How is urbanization financially untenable? IIRC, it’s been shown that suburbia generally isn’t paying its way when it comes to infrastructure, which is optimistically built with debt, and then isn’t self-sustaining from property taxes of just those served. Because there’s a lot more infrastructure to maintain per person to have people so spread out, and the values aren’t correspondingly higher.
Urban infrastructure costs are lower (less roads, small land area to cover with police, fire, etc), but the real estate costs quickly balloon (dense real estate in desirable locations is more expensive). Do I care if my single family home is $1k-2k/year more in tax costs than urban areas if my house is $100k-300k cheaper than a condo in the city (these numbers are pulled directly from the Chicago housing market)? I do not. I would even pay much more to not live in the city (my taxes could double, and I would still come out ahead living in the 'burbs over my lifetime), but that's an argument for another thread about the continuing willingness of the debt markets to provide cheap capital for municipalities who need to pay for sprawl. Misallocated capital is the bane of many a social ill.

Are you able to convince large populations of people they should pay much higher real estate costs for lower local taxes when they're still going to pay more (total monthly housing or lump sum payment) than in the suburbs? I do not believe that argument will fly.

Condo prices are ludicrously detached from the fundamental efficiency because the supply of urban housing types is so severely restricted, on the basis of all the arguments you’ve just given.

If houses were banned on all but a few blocks, they’d be expensive too.

Urbanization is the arc of human civlization for thousands of years. The automobile era is a weird little blip.

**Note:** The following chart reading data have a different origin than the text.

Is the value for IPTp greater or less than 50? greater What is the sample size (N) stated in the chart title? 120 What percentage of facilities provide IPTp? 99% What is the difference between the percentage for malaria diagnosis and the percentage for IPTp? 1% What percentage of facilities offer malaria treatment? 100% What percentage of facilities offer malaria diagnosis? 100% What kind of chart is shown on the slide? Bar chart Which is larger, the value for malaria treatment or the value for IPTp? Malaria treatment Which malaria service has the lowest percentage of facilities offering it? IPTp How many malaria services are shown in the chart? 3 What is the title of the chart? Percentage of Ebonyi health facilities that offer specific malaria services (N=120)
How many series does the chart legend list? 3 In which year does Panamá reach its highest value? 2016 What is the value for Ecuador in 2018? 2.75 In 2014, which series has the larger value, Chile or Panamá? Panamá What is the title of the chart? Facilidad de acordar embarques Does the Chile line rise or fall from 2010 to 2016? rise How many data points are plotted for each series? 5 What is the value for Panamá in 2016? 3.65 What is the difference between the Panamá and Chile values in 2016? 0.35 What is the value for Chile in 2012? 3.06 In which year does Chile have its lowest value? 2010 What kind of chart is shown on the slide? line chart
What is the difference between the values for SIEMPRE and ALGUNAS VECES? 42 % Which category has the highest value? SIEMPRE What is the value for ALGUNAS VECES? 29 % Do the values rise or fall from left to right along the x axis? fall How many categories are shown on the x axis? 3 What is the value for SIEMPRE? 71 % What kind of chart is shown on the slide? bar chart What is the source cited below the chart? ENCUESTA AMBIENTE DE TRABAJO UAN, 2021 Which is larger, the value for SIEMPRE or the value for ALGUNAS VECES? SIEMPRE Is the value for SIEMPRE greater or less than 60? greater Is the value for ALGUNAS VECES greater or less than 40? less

Right, I think the real bill would be far more than double, but I haven't looked into this topic in depth, so I can't really say. While the party lasts, and the suburbs are heavily subsidized by cities/debt markets, sure, you'd have a hard time convincing the people being subsidized to change their ways. If that party ends, I think economic reality will do all the convincing. But markets and policy can stay irrational for a very long time, so who knows.